● **TAREA A**
Responde según el texto sobre la crisis de Honduras:
(i) ¿Quién quedó en la Presidencia tras el golpe militar de junio?
(ii) ¿Qué nombre recibió la urna que Zelaya propuso añadir en las elecciones de noviembre de 2009?
(iii) ¿Hacia qué ciudad se dirigía el avión presidencial al que subieron a Zelaya por la fuerza?

Francisco Valdés Ugalde

Honduras está en la peor crisis de su historia reciente. En junio pasado el presidente Manuel Zelaya fue depuesto por un golpe militar que puso en la Presidencia al vocero del Congreso, Roberto Micheletti.

 

Los motivos del conflicto se remontan a la intención del depuesto de encuestar al electorado sobre su parecer para hacer una consulta formal sobre la procedencia de reformar la Constitución mediante una asamblea constituyente. La idea surgió en 2008 a partir de la controversia nacional sobre aspectos de la Constitución vigente, que la hacen sumamente rígida y difícil de transformar y actualizar para la realidad contemporánea de ese país. El Partido Liberal, el partido de Zelaya, a pesar de que se dividió en relación con los planes y políticas del presidente, discutió la necesidad de modificar algunas normas constitucionales incluyendo la prohibición de la reelección presidencial.

Zelaya propuso entonces que en las elecciones programadas para noviembre de 2009, además de la votación ordinaria previamente programada, se introdujera una “cuarta urna” para someter a plebiscito la convocatoria a la constituyente. Muy pronto la idea del cambio constitucional fue completamente teñida por el temor sobre la reelección presidencial y la acusación a Zelaya de que su intención era perpetuarse en el poder. Sus políticas de corte izquierdizante y su adhesión a la Alternativa Bolivariana de las Américas impulsada por Hugo Chávez y seguida por Bolivia y Ecuador abonaron la polémica sobre la sospechosa intención.

Las medidas adoptadas por su gobierno le valieron la acusación del Congreso y luego del Poder Judicial de violar varias leyes y la Constitución misma, que tiene candados insuperables para ser modificada en algunos de sus aspectos más importantes.

La polarización social y política que se produjo en Honduras a lo largo de ya más de un año condujo finalmente a una declaración conjunta de los poderes Legislativo y Judicial para llevar al presidente a juicio, lo que culminó con la intervención del Ejército en contra del propio Zelaya, subiéndolo por la fuerza y en pijamas al avión presidencial con rumbo a San José de Costa Rica. Desde entonces la inestabilidad es constante, el conflicto crece en magnitud y tensión, y desde el punto de vista interno y externo pareciera que la situación hondureña no tiene solución.

● **DATOS PROPORCIONADOS**
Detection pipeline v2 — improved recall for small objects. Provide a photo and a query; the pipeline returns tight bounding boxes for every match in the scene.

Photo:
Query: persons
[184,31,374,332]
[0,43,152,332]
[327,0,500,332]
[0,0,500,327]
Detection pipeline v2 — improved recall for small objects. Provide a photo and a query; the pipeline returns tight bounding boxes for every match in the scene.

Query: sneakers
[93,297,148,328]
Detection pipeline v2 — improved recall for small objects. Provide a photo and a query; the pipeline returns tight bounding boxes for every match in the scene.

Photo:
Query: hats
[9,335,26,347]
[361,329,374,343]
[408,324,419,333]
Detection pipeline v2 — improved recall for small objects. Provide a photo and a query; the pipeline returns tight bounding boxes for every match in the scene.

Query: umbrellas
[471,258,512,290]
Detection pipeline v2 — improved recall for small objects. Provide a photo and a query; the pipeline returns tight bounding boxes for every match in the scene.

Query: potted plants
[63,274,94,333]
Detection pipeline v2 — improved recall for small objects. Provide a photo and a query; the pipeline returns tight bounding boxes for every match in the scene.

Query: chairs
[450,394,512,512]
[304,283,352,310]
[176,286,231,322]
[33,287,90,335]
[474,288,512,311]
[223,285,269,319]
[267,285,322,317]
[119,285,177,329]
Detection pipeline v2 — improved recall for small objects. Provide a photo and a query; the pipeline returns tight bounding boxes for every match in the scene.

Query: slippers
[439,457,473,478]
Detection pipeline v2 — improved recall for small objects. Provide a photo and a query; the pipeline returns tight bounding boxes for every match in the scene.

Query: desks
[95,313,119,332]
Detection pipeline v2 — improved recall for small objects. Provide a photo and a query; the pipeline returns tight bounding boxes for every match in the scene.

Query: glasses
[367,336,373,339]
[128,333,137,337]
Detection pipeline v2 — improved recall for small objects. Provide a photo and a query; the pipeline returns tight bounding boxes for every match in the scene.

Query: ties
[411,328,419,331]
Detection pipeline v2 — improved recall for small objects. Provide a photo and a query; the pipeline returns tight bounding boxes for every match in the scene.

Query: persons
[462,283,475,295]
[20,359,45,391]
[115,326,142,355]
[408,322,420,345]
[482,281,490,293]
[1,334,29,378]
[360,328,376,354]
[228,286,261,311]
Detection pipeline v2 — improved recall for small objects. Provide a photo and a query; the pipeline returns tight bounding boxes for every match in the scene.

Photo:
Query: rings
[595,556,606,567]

● **TAREA B**
Expresa en CSV de dos columnas, entrada y salida, las filas que van desde el comienzo de las filas hasta la línea que contiene "[63,274,94,333]", ambas incluidas. Pon en entrada el texto y en salida su respuesta, cada uno en un solo campo entre comillas y con los saltos de línea convertidos en espacios.

● **RESPUESTA CORRECTA A**
(i) Roberto Micheletti, vocero del Congreso.
(ii) La "cuarta urna".
(iii) San José de Costa Rica.

● **RESPUESTA CORRECTA B**
entrada,salida
"Detection pipeline v2 — improved recall for small objects. Provide a photo and a query; the pipeline returns tight bounding boxes for every match in the scene. Photo: Query: persons","[184,31,374,332] [0,43,152,332] [327,0,500,332] [0,0,500,327]"
"Detection pipeline v2 — improved recall for small objects. Provide a photo and a query; the pipeline returns tight bounding boxes for every match in the scene. Query: sneakers","[93,297,148,328]"
"Detection pipeline v2 — improved recall for small objects. Provide a photo and a query; the pipeline returns tight bounding boxes for every match in the scene. Photo: Query: hats","[9,335,26,347] [361,329,374,343] [408,324,419,333]"
"Detection pipeline v2 — improved recall for small objects. Provide a photo and a query; the pipeline returns tight bounding boxes for every match in the scene. Query: umbrellas","[471,258,512,290]"
"Detection pipeline v2 — improved recall for small objects. Provide a photo and a query; the pipeline returns tight bounding boxes for every match in the scene. Query: potted plants","[63,274,94,333]"